SARSeq solves the technical challenges downstream of sample acquisition, shifting the bottleneck towards truly high-scale testing from the actual assay to developing matching logistics for sample collection, maintaining supply chains, developing appropriate data management tools, and also often overcoming legal hurdles. However, we envision ways in which SARSeq can be implemented right away, to already significantly contribute to detecting infection events before they spread. In the first, samples can be collected and inactivated locally, potentially also first PCR might be performed using prepared and distributed primer arrays, then shipment to centralized location for PCR2, sequencing and analysis. Importantly, depending on the legal situation and aim, this pipeline does not necessarily need to a human diagnostics lab and would thus not block important infrastructure. In the second, companies, universities, other types of institutions could implement a regular sample collection strategy among employees/students/other members and team up with a local academic or industry lab that can with relatively little effort implement this protocol.
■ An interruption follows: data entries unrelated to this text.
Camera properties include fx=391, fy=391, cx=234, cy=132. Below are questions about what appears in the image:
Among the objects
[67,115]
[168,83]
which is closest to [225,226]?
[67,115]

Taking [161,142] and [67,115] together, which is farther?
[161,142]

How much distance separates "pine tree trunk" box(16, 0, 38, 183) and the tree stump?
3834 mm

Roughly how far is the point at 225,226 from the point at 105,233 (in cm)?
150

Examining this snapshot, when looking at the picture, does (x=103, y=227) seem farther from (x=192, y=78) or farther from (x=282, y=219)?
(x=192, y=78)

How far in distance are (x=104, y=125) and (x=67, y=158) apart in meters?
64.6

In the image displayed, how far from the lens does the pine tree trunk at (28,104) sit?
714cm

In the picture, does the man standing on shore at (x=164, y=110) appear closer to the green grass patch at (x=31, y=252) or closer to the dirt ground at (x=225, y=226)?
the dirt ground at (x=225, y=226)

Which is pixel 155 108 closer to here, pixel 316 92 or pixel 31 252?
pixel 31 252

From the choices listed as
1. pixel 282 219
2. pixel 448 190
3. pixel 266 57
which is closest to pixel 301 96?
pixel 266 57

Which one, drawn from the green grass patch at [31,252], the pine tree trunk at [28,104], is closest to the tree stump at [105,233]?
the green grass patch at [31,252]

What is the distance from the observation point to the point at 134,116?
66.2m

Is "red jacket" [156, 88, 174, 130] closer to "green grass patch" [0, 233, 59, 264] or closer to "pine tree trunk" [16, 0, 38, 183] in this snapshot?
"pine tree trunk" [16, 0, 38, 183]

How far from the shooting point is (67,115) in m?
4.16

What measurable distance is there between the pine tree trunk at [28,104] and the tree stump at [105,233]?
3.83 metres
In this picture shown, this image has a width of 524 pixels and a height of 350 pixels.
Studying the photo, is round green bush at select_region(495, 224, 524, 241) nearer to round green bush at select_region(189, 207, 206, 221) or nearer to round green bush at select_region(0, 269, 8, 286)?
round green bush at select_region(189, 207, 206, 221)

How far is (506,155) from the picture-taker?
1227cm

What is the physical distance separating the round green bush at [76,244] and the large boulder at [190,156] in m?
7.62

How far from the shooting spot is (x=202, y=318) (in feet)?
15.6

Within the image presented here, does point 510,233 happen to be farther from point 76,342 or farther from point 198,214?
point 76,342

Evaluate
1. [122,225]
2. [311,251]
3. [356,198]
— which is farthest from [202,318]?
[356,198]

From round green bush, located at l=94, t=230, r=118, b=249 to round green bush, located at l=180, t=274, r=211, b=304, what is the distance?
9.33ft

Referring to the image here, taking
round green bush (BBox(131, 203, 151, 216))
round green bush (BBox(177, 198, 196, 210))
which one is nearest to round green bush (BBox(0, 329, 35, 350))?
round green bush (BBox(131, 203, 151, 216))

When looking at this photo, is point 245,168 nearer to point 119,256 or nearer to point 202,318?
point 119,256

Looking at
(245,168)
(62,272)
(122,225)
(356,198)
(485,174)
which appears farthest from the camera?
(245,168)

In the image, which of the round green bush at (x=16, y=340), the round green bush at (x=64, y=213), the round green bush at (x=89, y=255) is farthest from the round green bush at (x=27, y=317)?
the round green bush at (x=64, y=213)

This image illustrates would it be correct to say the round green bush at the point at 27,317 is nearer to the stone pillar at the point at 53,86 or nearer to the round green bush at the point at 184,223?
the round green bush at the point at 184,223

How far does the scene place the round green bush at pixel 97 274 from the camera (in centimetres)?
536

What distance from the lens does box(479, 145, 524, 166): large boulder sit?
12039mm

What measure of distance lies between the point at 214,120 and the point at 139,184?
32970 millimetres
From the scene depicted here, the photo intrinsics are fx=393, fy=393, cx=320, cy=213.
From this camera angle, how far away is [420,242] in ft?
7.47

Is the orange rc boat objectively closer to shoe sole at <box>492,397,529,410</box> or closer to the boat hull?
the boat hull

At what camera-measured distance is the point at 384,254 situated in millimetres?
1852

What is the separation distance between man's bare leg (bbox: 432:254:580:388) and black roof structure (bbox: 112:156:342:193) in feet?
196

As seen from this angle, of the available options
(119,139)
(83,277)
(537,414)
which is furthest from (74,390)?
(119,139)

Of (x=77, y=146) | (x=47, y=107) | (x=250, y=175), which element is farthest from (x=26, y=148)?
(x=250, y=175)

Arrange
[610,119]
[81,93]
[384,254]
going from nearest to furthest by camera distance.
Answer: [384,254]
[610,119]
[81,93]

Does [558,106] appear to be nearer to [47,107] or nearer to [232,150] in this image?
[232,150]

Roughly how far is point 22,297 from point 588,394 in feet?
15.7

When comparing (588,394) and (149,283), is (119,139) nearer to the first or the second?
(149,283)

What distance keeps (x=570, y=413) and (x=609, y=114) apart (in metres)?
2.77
Different SARS-CoV2 detection assays have been optimized over the last few months, each with strengths and limitations. For SARSeq, a potential limitation is the time requirement of the assay. Two PCR reactions must be performed followed by NGS and analysis, so the theoretical minimum time required is around 15 hours. In practice, our tests took at least 24 hours from sample preparation to results. Therefore, SARSeq is not ideally suited for situations where immediate results are required. In such cases, antigen tests42 or RT-LAMP43,44 are superior methods. Rather, SARSeq is ideally suited for regular (e.g., once or twice a week) surveillance of infections in a large scale population, with high sensitivity and specificity (i.e. negligible false positive and false negative rates). SARSeq might also be suitable to test symptomatic persons if a turnaround of 24h for the test itself is acceptable. In addition, SARSeq can be implemented in epidemiology studies to understand the spreading dynamics of infections45 and to investigate interaction between different pathogens across large populations46. However, the main advantage of SARSeq is that the same turnaround time of 15-24 hours can be used to simultaneously test tens of thousands of samples. Therefore, SARSeq complements available diagnostic tests, increasing capacity to enable large-scale monitoring efforts.
Author Contributions
R.Y., L.C. and U. E. performed experiments with help of E.Ö. and M.S.. Experimental design was by R.Y., A.S., L.C. and U. E.. All NGS analysis was performed by A.S.. A.B. set up and performed automated pipetting. A.V. supported optimization of RT and PCR conditions, oversaw and executed NGS. R.H. shared reagents, expertise, and supported experimental design. K.U, B.H., and D.K. purified proteins used in this study. J.B. cloned various constructs and provided technical help. E.S., A.K-K. and S.I provided clinical samples, J.S., P.H. and F.A. provided samples and results from a human diagnostics lab. The VCDI is a consortium of multiple people that established various SARS-CoV2 testing pipelines in close collaboration and supported sample acquisition as well as multiple steps of optimizations and upscaling. F.A. oversaw the human diagnostics pipeline, assessed results and corrected the manuscript. Figures were generated by L.C. and U.E.. A.S., L.C., and U.E. supervised the study, and wrote the manuscript.
Competing Interests
To protect methods developed herein being blocked through third party IP as well as enable roll-outs towards society needs, a priority-establishing European patent application was filed on Oct. 19., 2020. We will, however, grant non-exclusive licenses for all non-commercial use. U.E. consults to Tango Therapeutics and is a co-founder of JLP Health.
Supplemental Figures
Materials and Methods
Sample material and ethics
The present study includes preliminary investigations and results of a clinical performance study approved by the local Ethic Committee of Vienna (#EK 20-208-0920). For that, left-over samples from healthy participants were obtained from an anonymous routine SARS-CoV2 screening pipeline, and left-over patient samples in Fig. 5G,H were obtained by the Austrian Agency for Health and Food Safety (AGES) in a diagnostic pipeline and provided to us fully anonymized. For VTM samples used for Figure 5 A-F, an additional approval (#06-04-9-33163 from 21/07/2020) was obtained from the Ethics Committee of the Clinical Center of the University of Sarajevo. The study was conducted in accordance with the Declaration of Helsinki.
Input sample preparation
The pipeline we describe can start from a variety of different input samples. The types of samples we have tried are:
Purified RNA from gargle samples
Gargle samples mixed with DNA QuickExtract solution from Lucigen (1:1 ratio)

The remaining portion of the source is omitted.